Lunchtime bird watching leads to discovering extreme wild flowers!
Standing on the top of the Point at lunchtime we could see a nest through binoculars on the cliffs. We had been talking about how few birds there seemed to be nesting on the cliffs compared to when we first came to live here nearly 20 years ago. We decided to go back this evening to investigate from a different part of the Point.
It had been a funny sort of day, suddenly quite warm and almost thundery. Watery sunshine at times and in the evening it gave way to faintly threatening clouds, though it did not rain. In other words not great for photographing dark rocks with deep hidden nests. From where we stood on the Point we could see a party of walkers over towards Port Haunn.
Having established the nest most likely belonged to shags, we turned our focus to extreme wild flowers. We walked round the far side of the Point, I have to confess I haven’t been that far round since M was born, and she is nearly 14! My knees were trembling at times, but the flowers were so beautiful, I edged as close as I could to the edge on my belly to take these photographs.
The old fence posts were put in by some brave soul a long time before we moved here, presumably to stop sheep grazing on to ledges where they might get stuck.

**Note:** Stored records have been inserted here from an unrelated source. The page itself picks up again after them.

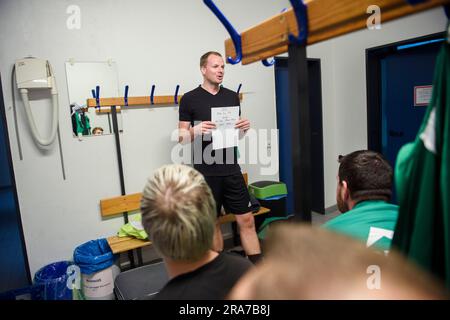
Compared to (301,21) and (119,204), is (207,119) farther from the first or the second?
(301,21)

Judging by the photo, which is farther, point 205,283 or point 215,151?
point 215,151

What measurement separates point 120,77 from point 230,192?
1338 millimetres

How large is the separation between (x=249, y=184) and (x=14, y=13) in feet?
8.12

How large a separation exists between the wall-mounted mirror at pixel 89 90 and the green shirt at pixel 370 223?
7.01 feet

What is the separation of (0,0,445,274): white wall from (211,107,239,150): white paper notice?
2.41 feet

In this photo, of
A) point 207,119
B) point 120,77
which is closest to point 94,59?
point 120,77

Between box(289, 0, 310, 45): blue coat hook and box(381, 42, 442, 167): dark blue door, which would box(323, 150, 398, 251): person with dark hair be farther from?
box(381, 42, 442, 167): dark blue door

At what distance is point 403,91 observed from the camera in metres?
3.57

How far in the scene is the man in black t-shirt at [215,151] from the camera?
2.44m

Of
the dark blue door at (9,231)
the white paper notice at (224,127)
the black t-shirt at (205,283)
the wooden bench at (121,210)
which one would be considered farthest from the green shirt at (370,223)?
the dark blue door at (9,231)

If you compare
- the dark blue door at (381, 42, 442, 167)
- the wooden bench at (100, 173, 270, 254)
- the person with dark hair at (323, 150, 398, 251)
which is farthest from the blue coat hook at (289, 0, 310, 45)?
the dark blue door at (381, 42, 442, 167)

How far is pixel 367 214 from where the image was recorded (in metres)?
1.09
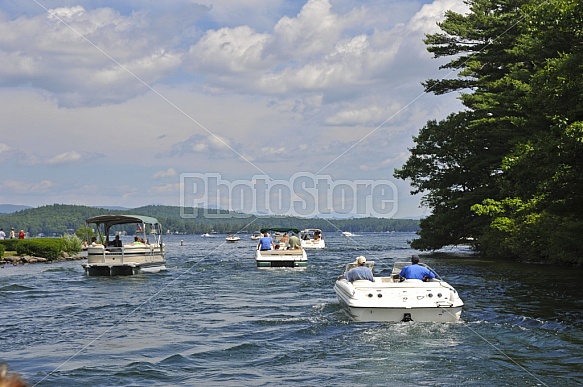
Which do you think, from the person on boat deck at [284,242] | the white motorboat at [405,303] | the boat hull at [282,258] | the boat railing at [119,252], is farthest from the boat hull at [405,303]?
the person on boat deck at [284,242]

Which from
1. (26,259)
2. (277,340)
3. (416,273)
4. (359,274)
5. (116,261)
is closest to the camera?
(277,340)

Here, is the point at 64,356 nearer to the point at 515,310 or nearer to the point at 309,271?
the point at 515,310

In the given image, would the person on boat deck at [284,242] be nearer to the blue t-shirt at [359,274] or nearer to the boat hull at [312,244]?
the boat hull at [312,244]

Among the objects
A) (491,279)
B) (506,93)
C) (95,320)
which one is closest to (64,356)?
(95,320)

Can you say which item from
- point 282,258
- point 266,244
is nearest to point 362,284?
point 282,258

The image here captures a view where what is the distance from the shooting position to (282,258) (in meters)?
41.2

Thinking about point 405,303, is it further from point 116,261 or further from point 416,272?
point 116,261

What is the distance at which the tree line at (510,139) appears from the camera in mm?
25469

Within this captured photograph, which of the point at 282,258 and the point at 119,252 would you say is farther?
the point at 282,258

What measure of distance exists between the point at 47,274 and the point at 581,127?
94.8ft

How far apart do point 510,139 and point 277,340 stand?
29.0 metres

It was wonderful to see two different groups of shags, as well as a noisy pair of ravens, stonechat, skylarks, several cuckoos and meadow pipits.
The colourful clumps of sea pink, early purple orchid, rose root, primrose, common mouse’s ear and bluebells were so beautiful, dramatically clinging to the cliff faces – I call them extreme wild flowers in these remote and wild locations.
We walked all the way round the Point until you can go no further. It is plain to see why it is so dangerous for sheep here, if any one lets a dog off a lead on the tops. It is a long way down.
Cycling back through the Haunn field, a skylark lifted off her nest for a moment and I quickly peered in with the camera. 4 eggs! Her nest was literally inches from the track, 6 inches off the ground. She returned to the nest as I rounded the next corner.